WHAT YOU ARE ASKED TO DO >> In the records below, change "lowest" to "nearest the bottom" and leave everything else as it is. Give the edited lines without the pictures.

--- BEGIN PROVIDED RECORDS ---

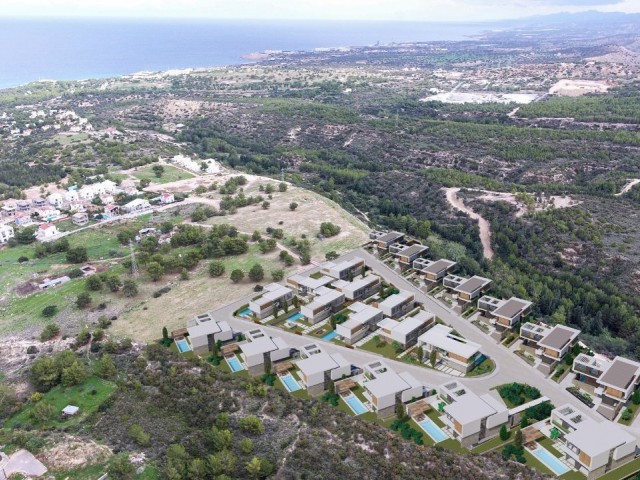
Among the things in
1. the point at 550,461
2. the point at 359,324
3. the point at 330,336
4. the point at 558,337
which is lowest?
the point at 550,461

--- END PROVIDED RECORDS ---

SOLUTION FOR THIS EXERCISE >>
Among the things in
1. the point at 550,461
2. the point at 359,324
3. the point at 330,336
4. the point at 558,337
which is nearest the bottom?
the point at 550,461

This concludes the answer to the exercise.